Deep learning models have significantly advanced various natural
language processing tasks. However, they are strikingly vulnerable
to adversarial text attacks, even in the black-box setting where no model
knowledge is accessible to hackers. Such attacks are conducted with a two-phase
framework: 1) a sensitivity estimation phase to evaluate each element’s
sensitivity to the target model’s prediction, and 2) a
perturbation execution phase to craft the adversarial examples based on estimated
element sensitivity. This study explored the connections between the local
post-hoc explainable methods for deep learning and black-box adversarial text
attacks and proposed a novel eXplanation-based method for crafting
Adversarial Text Attacks (XATA). XATA leverages local post-hoc explainable
methods (e.g., LIME or SHAP) to measure input elements’ sensitivity and adopts the word replacement perturbation strategy to
craft adversarial examples.
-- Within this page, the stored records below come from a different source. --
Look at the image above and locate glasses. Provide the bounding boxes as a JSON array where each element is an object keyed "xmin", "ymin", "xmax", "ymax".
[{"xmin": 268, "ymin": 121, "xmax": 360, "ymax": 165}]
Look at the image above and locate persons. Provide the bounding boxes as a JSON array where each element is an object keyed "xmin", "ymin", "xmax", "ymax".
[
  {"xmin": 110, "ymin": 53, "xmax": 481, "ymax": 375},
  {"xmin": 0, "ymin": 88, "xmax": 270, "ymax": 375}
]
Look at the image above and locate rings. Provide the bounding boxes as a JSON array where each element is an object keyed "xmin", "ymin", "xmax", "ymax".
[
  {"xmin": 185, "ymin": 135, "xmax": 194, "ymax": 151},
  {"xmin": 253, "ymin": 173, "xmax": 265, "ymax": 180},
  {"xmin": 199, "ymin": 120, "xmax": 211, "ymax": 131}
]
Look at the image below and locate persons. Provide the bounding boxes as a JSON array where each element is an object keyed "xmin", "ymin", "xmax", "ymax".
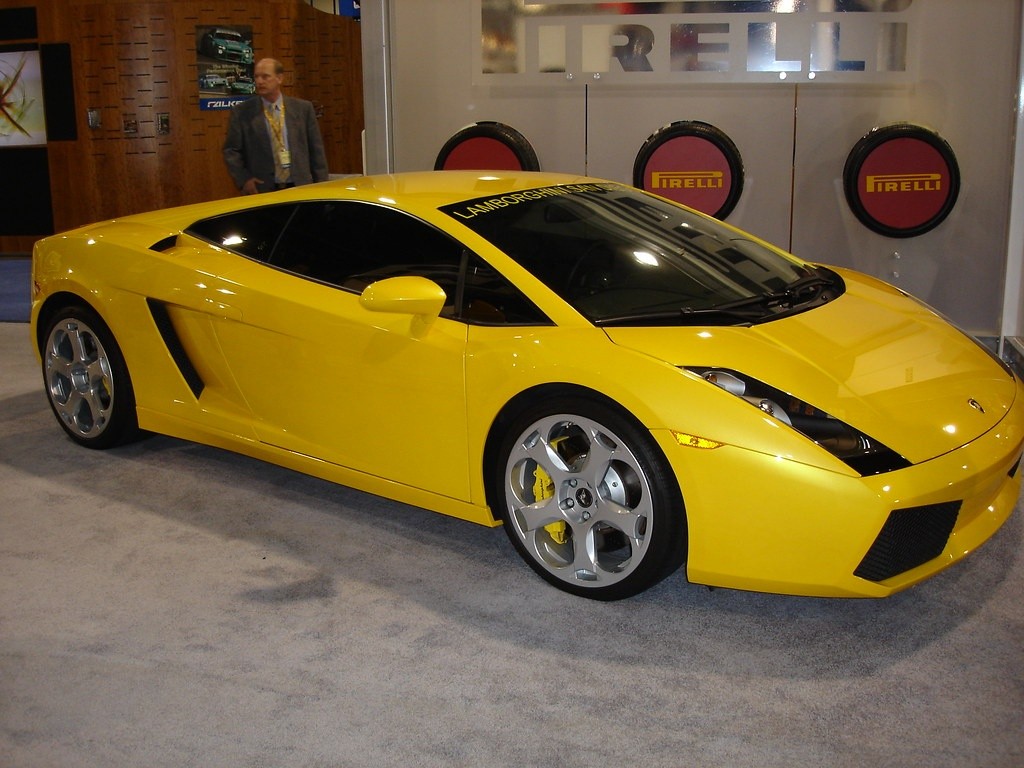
[{"xmin": 223, "ymin": 58, "xmax": 329, "ymax": 195}]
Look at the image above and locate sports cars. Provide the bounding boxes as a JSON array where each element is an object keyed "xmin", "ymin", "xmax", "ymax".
[{"xmin": 31, "ymin": 168, "xmax": 1022, "ymax": 602}]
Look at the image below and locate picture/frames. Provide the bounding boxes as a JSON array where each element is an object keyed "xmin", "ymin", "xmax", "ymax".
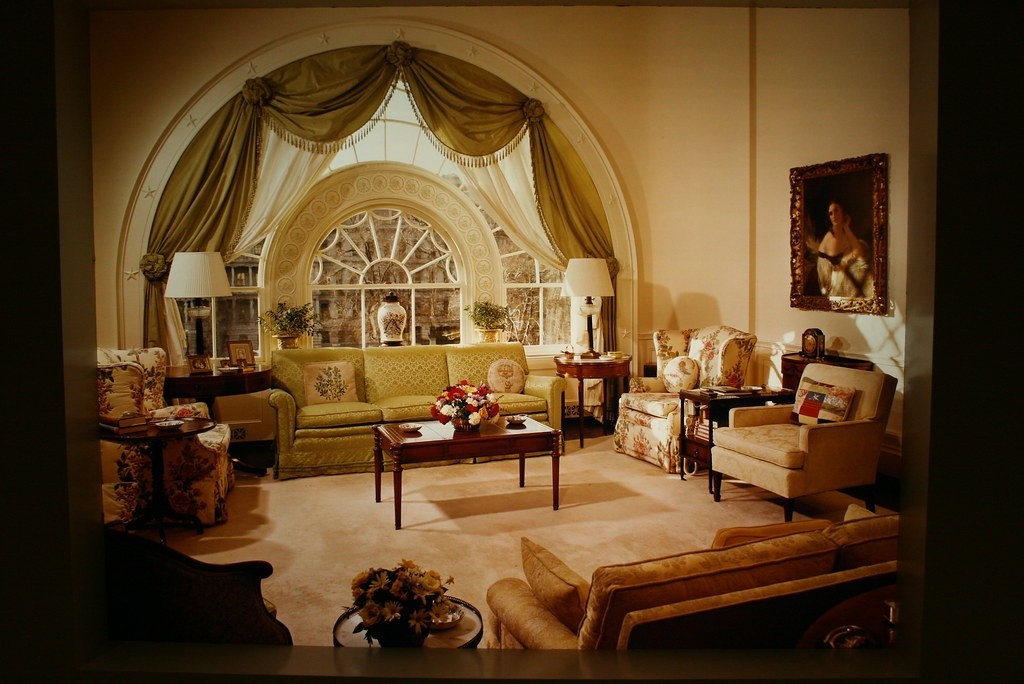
[
  {"xmin": 790, "ymin": 153, "xmax": 889, "ymax": 316},
  {"xmin": 186, "ymin": 355, "xmax": 213, "ymax": 375},
  {"xmin": 226, "ymin": 341, "xmax": 256, "ymax": 367}
]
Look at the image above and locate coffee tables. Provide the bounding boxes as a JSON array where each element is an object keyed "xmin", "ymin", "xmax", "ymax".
[{"xmin": 372, "ymin": 414, "xmax": 563, "ymax": 531}]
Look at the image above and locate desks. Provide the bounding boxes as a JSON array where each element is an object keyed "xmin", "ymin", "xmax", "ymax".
[
  {"xmin": 554, "ymin": 354, "xmax": 633, "ymax": 449},
  {"xmin": 99, "ymin": 417, "xmax": 217, "ymax": 546},
  {"xmin": 163, "ymin": 366, "xmax": 273, "ymax": 478}
]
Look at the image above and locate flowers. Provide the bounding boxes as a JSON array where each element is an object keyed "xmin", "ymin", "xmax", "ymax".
[
  {"xmin": 430, "ymin": 380, "xmax": 499, "ymax": 425},
  {"xmin": 341, "ymin": 558, "xmax": 455, "ymax": 648}
]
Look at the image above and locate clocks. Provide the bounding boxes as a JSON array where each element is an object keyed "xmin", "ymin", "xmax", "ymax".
[{"xmin": 801, "ymin": 328, "xmax": 825, "ymax": 359}]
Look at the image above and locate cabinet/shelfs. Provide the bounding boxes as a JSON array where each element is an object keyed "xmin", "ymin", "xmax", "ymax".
[
  {"xmin": 332, "ymin": 594, "xmax": 483, "ymax": 649},
  {"xmin": 781, "ymin": 352, "xmax": 875, "ymax": 391}
]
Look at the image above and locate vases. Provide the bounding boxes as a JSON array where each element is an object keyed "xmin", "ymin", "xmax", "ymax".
[
  {"xmin": 377, "ymin": 599, "xmax": 432, "ymax": 648},
  {"xmin": 452, "ymin": 415, "xmax": 481, "ymax": 432}
]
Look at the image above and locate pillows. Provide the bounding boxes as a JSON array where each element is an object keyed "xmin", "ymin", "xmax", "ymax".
[
  {"xmin": 488, "ymin": 359, "xmax": 525, "ymax": 393},
  {"xmin": 520, "ymin": 537, "xmax": 590, "ymax": 633},
  {"xmin": 304, "ymin": 362, "xmax": 359, "ymax": 406},
  {"xmin": 663, "ymin": 356, "xmax": 698, "ymax": 393},
  {"xmin": 789, "ymin": 376, "xmax": 855, "ymax": 426},
  {"xmin": 712, "ymin": 519, "xmax": 834, "ymax": 550}
]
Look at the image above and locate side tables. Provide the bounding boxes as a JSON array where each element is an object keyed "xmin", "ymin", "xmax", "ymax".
[{"xmin": 677, "ymin": 386, "xmax": 796, "ymax": 494}]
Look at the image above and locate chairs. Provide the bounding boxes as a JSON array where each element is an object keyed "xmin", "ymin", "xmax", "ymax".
[
  {"xmin": 101, "ymin": 525, "xmax": 293, "ymax": 646},
  {"xmin": 710, "ymin": 363, "xmax": 898, "ymax": 523}
]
We evaluated the attack performance of the proposed
XATA on three commonly used text-based datasets: IMDB Movie Review, Yelp Reviews-Polarity,
and Amazon Reviews-Polarity. The proposed XATA outperformed existing baselines in
various target models, including LSTM, GRU, CNN, and BERT. Moreover, we found
that improved local post-hoc explainable methods (e.g., SHAP) lead to more
effective adversarial attacks. These findings showed that when researchers constantly
advance the explainability of deep learning models with local post-hoc
methods, they also provide hackers with weapons to craft more targeted and dangerous adversarial attacks.